# PROBLEM DETAILS:
Every entry below should be repeated exactly; the pictures should not.

══════

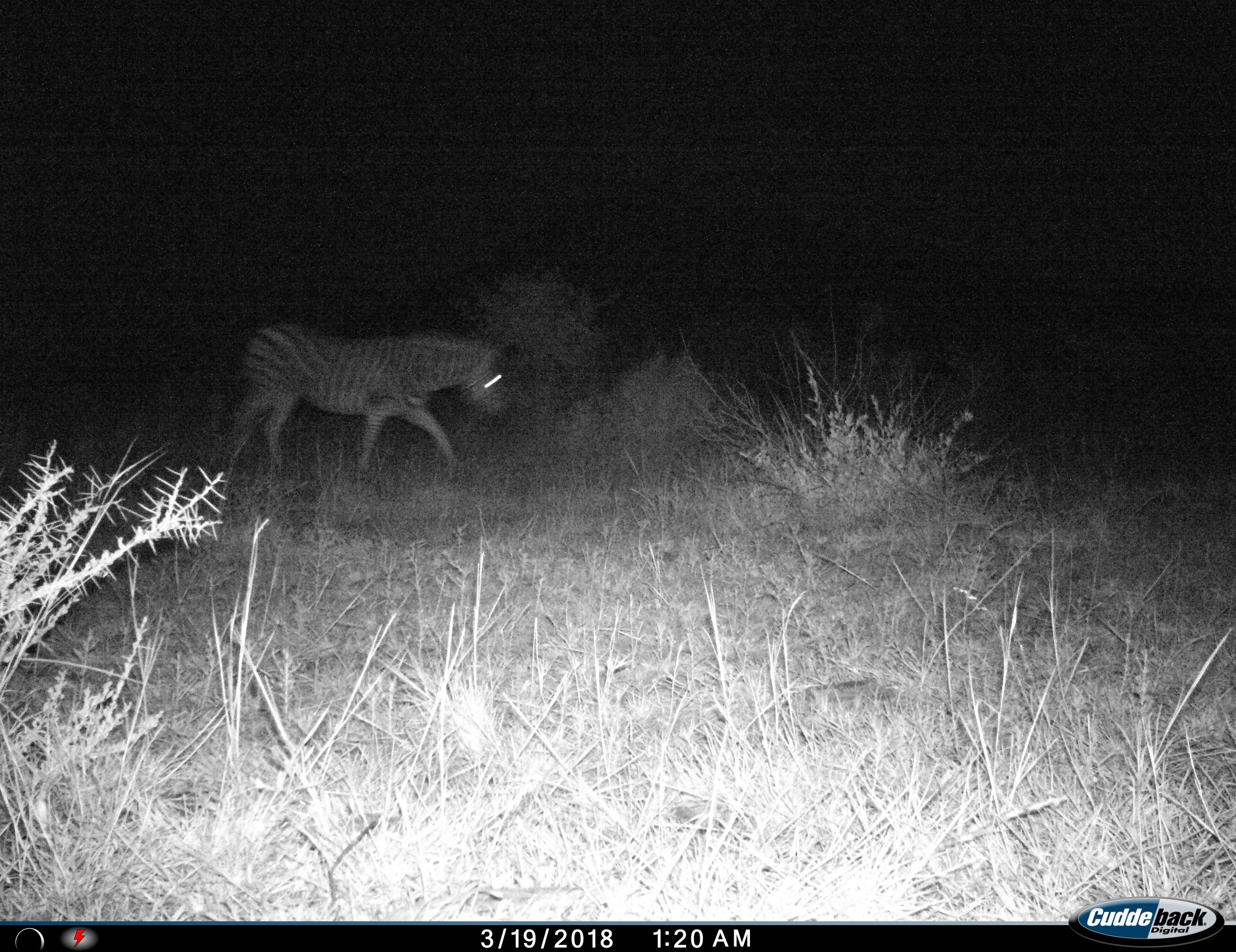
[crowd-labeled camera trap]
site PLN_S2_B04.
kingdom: Animalia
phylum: Chordata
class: Mammalia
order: Perissodactyla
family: Equidae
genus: Equus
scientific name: Equus quagga burchellii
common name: burchell's zebra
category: zebraburchells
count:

══════

# YOUR SOLUTION:
[crowd-labeled camera trap]
site PLN_S2_B04.
kingdom: Animalia
phylum: Chordata
class: Mammalia
order: Perissodactyla
family: Equidae
genus: Equus
scientific name: Equus quagga burchellii
common name: burchell's zebra
category: zebraburchells
count:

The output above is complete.